Records

◆ ◆ ◆ ◆ ◆

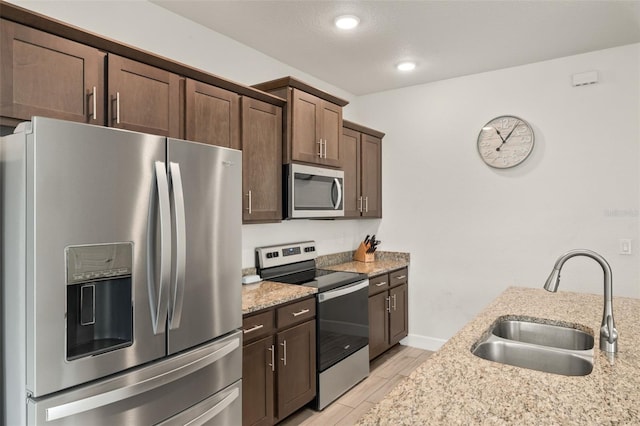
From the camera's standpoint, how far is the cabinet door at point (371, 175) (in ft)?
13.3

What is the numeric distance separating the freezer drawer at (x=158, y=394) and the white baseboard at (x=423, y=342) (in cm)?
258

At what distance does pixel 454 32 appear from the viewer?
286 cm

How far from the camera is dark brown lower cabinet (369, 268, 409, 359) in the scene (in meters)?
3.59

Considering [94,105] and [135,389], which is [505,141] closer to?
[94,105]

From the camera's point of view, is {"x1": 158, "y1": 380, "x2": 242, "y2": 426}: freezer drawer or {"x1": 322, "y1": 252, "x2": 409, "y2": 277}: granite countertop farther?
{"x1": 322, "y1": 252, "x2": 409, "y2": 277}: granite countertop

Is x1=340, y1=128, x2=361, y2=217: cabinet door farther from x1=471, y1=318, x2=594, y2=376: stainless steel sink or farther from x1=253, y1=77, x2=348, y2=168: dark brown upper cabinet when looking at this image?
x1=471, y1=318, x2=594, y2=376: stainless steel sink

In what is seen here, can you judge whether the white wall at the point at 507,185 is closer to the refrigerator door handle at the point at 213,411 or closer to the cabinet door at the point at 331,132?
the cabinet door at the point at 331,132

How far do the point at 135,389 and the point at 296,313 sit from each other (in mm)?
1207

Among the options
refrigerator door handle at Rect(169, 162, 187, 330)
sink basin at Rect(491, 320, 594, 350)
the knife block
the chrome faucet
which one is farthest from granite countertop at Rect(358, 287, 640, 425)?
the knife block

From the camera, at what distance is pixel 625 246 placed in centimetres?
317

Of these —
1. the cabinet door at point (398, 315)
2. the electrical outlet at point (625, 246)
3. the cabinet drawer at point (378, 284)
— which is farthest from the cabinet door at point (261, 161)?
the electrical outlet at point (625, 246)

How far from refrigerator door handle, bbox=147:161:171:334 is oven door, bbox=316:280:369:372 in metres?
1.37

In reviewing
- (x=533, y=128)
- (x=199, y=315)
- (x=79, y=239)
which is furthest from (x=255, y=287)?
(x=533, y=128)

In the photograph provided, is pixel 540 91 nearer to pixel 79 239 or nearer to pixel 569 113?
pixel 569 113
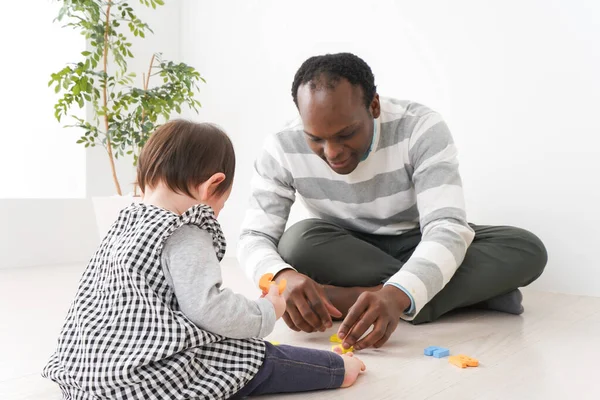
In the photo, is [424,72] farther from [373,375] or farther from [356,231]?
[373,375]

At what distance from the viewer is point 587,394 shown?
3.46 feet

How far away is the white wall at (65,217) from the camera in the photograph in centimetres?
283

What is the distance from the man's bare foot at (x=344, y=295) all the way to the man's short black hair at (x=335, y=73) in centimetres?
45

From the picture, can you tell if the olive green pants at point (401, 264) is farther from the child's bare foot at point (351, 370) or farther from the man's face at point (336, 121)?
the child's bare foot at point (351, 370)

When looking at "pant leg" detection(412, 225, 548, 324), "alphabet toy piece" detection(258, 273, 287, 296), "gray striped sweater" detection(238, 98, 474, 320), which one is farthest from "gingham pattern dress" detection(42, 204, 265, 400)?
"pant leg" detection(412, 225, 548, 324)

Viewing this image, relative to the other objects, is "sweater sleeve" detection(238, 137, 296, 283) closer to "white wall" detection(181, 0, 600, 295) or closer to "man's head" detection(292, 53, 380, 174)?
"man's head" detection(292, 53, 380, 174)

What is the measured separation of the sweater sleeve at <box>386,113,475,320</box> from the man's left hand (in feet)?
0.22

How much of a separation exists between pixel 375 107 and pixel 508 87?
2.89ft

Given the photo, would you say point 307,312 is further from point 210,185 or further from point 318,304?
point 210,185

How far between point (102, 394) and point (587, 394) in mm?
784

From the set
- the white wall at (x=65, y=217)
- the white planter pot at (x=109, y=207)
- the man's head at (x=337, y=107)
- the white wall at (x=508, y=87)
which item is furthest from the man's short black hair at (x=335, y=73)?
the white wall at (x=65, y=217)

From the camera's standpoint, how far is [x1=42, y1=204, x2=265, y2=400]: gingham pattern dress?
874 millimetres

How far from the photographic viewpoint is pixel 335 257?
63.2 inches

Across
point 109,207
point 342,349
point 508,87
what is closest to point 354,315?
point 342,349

◆ ◆ ◆ ◆ ◆

## Brief
Would you return the data exactly as written, without the pictures?

## Task result
From the camera's standpoint, how far is the cabinet door at point (371, 175) (in ft)?
13.3

What is the numeric distance separating the freezer drawer at (x=158, y=394) and the white baseboard at (x=423, y=342) (in cm)?
258

At what distance does pixel 454 32 appear from the viewer?
286 cm

How far from the camera is dark brown lower cabinet (369, 268, 409, 359) in the scene (in meters)?
3.59

Considering [94,105] and [135,389], which is [505,141] closer to?
[94,105]

From the camera's point of view, is {"x1": 158, "y1": 380, "x2": 242, "y2": 426}: freezer drawer or {"x1": 322, "y1": 252, "x2": 409, "y2": 277}: granite countertop farther?
{"x1": 322, "y1": 252, "x2": 409, "y2": 277}: granite countertop

Is x1=340, y1=128, x2=361, y2=217: cabinet door farther from x1=471, y1=318, x2=594, y2=376: stainless steel sink or farther from x1=253, y1=77, x2=348, y2=168: dark brown upper cabinet when looking at this image?
x1=471, y1=318, x2=594, y2=376: stainless steel sink

In what is seen here, can you judge whether the white wall at the point at 507,185 is closer to the refrigerator door handle at the point at 213,411 or closer to the cabinet door at the point at 331,132?
the cabinet door at the point at 331,132

How far do the point at 135,389 and the point at 296,313 sit from each other (in mm)?
1207

Among the options
refrigerator door handle at Rect(169, 162, 187, 330)
sink basin at Rect(491, 320, 594, 350)
the knife block
the chrome faucet
which one is farthest from granite countertop at Rect(358, 287, 640, 425)?
the knife block

From the camera, at what distance is pixel 625 246 placed in centimetres?
317

Of these —
1. the cabinet door at point (398, 315)
2. the electrical outlet at point (625, 246)
3. the cabinet drawer at point (378, 284)
— which is farthest from the cabinet door at point (261, 161)?
the electrical outlet at point (625, 246)

How far from refrigerator door handle, bbox=147:161:171:334 is oven door, bbox=316:280:369:372 in metres?
1.37

In reviewing
- (x=533, y=128)
- (x=199, y=315)
- (x=79, y=239)
which is furthest from (x=255, y=287)?
(x=533, y=128)

In the photograph provided, is pixel 540 91 nearer to pixel 79 239 or nearer to pixel 569 113?
pixel 569 113
In the photo, is [424,72] farther from [373,375] or farther from [356,231]?
[373,375]

At what distance from the viewer is point 587,394 shown?
3.46 feet

How far away is the white wall at (65,217) from the camera in the photograph in centimetres?
283

What is the distance from the man's bare foot at (x=344, y=295) all the way to the man's short black hair at (x=335, y=73) in centimetres?
45

From the picture, can you tell if the olive green pants at point (401, 264) is farther from the child's bare foot at point (351, 370) or farther from the man's face at point (336, 121)?
the child's bare foot at point (351, 370)

When looking at "pant leg" detection(412, 225, 548, 324), "alphabet toy piece" detection(258, 273, 287, 296), "gray striped sweater" detection(238, 98, 474, 320), which one is farthest from "gingham pattern dress" detection(42, 204, 265, 400)?
"pant leg" detection(412, 225, 548, 324)

Viewing this image, relative to the other objects, is "sweater sleeve" detection(238, 137, 296, 283) closer to "white wall" detection(181, 0, 600, 295) or closer to "man's head" detection(292, 53, 380, 174)?
"man's head" detection(292, 53, 380, 174)

What is the measured separation of the sweater sleeve at <box>386,113,475,320</box> from the man's left hand (in feet)?
0.22

How much of a separation exists between pixel 375 107 and pixel 508 87?
2.89ft

Given the photo, would you say point 307,312 is further from point 210,185 or further from point 318,304?
point 210,185

How far between point (102, 394) and point (587, 394) in mm?
784

From the set
- the white wall at (x=65, y=217)
- the white planter pot at (x=109, y=207)
- the man's head at (x=337, y=107)
- the white wall at (x=508, y=87)
which item is furthest from the man's short black hair at (x=335, y=73)?
the white wall at (x=65, y=217)

From the camera's standpoint, how far is [x1=42, y1=204, x2=265, y2=400]: gingham pattern dress?
874 millimetres

How far from the photographic viewpoint is pixel 335 257?
63.2 inches

Across
point 109,207
point 342,349
point 508,87
what is closest to point 354,315?
point 342,349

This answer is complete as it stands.